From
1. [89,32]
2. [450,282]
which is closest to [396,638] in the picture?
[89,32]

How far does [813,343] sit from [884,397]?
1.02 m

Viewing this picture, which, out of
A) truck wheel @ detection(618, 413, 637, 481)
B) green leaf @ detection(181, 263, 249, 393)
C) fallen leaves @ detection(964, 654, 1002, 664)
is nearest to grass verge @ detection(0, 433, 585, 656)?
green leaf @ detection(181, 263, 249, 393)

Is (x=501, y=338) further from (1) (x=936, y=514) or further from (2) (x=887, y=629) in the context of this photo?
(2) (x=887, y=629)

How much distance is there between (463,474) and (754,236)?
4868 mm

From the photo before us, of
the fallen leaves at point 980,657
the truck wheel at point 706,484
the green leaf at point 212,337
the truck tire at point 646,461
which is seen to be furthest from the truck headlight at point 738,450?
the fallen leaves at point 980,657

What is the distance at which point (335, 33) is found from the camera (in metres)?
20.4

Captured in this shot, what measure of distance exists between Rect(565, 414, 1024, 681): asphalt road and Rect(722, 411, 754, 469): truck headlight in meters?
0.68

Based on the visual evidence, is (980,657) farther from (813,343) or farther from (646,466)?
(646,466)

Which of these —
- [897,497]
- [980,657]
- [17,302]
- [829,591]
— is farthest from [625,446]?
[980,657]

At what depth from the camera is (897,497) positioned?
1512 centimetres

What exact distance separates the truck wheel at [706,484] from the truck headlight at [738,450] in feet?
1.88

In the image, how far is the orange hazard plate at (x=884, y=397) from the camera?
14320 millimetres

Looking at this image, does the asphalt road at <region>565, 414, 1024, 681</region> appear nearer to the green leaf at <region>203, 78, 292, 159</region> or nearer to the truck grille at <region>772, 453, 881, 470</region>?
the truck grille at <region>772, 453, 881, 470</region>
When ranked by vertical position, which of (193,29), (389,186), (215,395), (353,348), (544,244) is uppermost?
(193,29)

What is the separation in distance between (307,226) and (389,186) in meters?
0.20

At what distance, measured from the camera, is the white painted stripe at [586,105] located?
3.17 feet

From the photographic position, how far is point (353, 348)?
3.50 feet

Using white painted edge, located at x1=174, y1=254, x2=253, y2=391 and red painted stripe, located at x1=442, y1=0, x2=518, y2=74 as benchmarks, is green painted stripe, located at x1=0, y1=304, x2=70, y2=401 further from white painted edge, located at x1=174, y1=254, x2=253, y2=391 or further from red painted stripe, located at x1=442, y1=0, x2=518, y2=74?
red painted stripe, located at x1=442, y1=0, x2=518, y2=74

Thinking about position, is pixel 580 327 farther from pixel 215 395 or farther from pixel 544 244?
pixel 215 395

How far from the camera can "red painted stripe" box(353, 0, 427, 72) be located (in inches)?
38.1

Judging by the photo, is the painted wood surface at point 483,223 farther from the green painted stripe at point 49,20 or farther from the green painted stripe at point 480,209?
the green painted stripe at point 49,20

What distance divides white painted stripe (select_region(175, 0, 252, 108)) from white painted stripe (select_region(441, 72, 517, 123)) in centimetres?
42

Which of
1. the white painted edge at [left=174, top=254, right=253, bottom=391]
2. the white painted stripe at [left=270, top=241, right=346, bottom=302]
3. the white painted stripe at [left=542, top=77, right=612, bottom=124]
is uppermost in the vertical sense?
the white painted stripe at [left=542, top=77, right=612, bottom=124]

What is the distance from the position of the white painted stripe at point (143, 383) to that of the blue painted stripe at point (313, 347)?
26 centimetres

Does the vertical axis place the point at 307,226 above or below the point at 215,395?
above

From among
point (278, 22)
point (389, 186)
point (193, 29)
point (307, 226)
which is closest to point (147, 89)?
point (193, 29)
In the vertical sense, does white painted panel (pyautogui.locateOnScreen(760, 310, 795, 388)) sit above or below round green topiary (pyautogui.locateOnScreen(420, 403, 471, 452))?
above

- - - - -

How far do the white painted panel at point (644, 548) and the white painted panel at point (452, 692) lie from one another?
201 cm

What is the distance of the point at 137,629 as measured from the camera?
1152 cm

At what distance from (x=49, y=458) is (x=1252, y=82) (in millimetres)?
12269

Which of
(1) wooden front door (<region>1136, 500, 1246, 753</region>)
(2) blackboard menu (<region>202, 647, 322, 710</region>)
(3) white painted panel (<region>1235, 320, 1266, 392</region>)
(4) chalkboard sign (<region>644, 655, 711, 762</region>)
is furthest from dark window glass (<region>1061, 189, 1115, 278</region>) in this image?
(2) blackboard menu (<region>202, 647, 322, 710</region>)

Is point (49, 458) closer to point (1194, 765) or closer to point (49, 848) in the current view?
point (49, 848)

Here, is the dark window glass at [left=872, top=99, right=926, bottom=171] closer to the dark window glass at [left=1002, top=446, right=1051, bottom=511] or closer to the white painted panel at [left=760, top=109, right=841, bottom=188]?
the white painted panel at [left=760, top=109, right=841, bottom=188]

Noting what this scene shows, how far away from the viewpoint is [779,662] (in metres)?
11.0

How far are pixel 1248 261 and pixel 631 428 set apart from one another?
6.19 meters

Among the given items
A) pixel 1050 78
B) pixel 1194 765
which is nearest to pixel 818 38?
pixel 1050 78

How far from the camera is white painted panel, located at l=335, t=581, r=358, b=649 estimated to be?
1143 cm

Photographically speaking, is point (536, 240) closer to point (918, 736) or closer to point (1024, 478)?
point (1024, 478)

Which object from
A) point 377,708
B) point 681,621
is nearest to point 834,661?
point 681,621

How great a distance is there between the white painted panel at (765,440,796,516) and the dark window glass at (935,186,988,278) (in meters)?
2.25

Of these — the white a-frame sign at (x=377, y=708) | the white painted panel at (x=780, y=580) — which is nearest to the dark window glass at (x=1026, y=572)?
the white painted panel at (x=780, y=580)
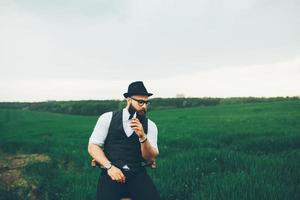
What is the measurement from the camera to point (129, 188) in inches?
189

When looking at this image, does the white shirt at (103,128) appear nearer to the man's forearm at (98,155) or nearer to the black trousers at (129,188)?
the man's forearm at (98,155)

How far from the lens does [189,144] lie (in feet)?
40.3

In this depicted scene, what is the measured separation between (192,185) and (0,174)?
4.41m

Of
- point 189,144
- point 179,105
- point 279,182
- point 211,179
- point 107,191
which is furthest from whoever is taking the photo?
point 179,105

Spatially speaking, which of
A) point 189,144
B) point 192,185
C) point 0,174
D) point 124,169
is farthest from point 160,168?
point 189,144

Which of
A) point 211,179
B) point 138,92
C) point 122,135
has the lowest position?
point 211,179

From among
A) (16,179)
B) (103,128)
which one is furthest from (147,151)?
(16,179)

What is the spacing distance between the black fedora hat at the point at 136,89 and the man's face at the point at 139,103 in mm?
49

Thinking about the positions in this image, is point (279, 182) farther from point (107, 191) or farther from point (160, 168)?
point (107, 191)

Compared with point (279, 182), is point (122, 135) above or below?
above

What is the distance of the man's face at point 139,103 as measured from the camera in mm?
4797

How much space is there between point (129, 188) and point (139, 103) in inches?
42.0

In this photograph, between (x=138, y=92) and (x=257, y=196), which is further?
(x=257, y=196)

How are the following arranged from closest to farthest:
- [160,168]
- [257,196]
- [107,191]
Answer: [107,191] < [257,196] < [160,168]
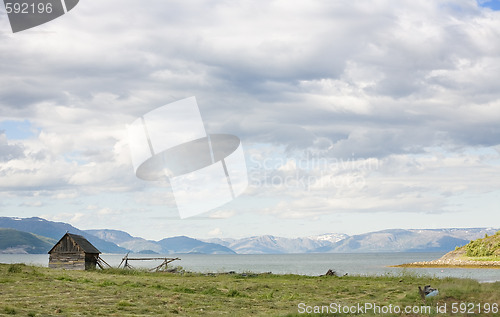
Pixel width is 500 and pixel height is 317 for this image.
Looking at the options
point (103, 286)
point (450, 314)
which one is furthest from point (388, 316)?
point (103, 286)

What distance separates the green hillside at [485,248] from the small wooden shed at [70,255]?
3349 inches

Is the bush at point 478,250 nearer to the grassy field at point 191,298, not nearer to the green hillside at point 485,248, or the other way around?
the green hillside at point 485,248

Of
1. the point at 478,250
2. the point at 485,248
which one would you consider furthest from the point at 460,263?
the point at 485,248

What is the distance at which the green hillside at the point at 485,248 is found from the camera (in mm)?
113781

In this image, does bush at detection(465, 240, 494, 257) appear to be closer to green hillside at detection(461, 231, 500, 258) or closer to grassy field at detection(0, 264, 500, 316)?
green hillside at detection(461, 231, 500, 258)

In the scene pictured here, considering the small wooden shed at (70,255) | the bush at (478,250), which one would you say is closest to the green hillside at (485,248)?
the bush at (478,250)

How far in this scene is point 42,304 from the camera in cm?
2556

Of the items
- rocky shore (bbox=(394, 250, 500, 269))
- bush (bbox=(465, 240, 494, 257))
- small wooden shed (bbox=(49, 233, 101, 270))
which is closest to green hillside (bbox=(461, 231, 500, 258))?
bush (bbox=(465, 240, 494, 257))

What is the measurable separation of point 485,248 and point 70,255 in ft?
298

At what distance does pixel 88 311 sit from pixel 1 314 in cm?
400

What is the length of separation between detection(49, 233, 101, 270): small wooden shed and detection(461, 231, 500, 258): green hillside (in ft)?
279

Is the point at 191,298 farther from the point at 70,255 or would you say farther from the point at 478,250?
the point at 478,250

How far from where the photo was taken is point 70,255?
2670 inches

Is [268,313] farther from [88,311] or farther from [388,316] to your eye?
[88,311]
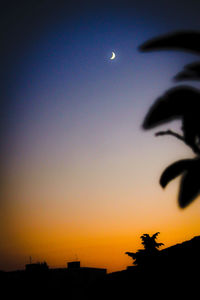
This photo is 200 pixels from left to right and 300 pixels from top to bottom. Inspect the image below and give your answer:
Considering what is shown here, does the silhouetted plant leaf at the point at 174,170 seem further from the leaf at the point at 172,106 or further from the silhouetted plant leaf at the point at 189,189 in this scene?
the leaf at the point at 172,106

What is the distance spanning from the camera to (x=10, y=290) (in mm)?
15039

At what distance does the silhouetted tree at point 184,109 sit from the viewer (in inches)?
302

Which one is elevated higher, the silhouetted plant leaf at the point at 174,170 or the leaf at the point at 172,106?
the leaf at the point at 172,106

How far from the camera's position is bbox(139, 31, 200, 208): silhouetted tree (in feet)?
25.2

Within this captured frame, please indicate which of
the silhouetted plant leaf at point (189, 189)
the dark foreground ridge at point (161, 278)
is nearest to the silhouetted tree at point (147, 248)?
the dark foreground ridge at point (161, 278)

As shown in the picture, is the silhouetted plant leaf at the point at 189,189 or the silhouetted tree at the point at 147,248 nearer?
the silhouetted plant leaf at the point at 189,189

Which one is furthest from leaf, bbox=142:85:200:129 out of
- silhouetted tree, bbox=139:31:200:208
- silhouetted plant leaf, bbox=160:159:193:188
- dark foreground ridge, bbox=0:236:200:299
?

- - - - -

Please copy the items again, starting at the line that has "Is the bush" and ending with the line that has "2670 inches", and replace "small wooden shed" with "small wooden hut" wherever it occurs, keeping everything else the same.

Is the bush at point 478,250 nearer to the grassy field at point 191,298, not nearer to the green hillside at point 485,248, or the other way around?
the green hillside at point 485,248

Of
1. the point at 478,250
2. the point at 485,248
which one would you consider furthest from the point at 460,263?
the point at 485,248

What is the distance at which the green hillside at the point at 485,248 is found from the camera (in mm)?
113781

In this image, does bush at detection(465, 240, 494, 257) appear to be closer to green hillside at detection(461, 231, 500, 258) or closer to grassy field at detection(0, 264, 500, 316)?
green hillside at detection(461, 231, 500, 258)

In the scene pictured here, considering the small wooden hut at (70,255) | the bush at (478,250), which one would you say is closest to the green hillside at (485,248)?
the bush at (478,250)

How far in this scene is point 42,304 from the camera in cm?
2556

Of the items
- rocky shore (bbox=(394, 250, 500, 269))
- bush (bbox=(465, 240, 494, 257))
- small wooden hut (bbox=(49, 233, 101, 270))
which is closest to green hillside (bbox=(461, 231, 500, 258))?
bush (bbox=(465, 240, 494, 257))

What is the measurable separation of point 485,248 and point 70,255 in ft?
298

At what distance does pixel 88 311 sit from pixel 1 314 in cm?
400

What is the length of separation between detection(49, 233, 101, 270): small wooden hut and detection(461, 231, 500, 258): green hillside (in ft)?
279

Is the point at 191,298 farther from the point at 70,255 or would you say farther from the point at 478,250?
the point at 478,250

How far from where the photo was taken is point 70,255?
2670 inches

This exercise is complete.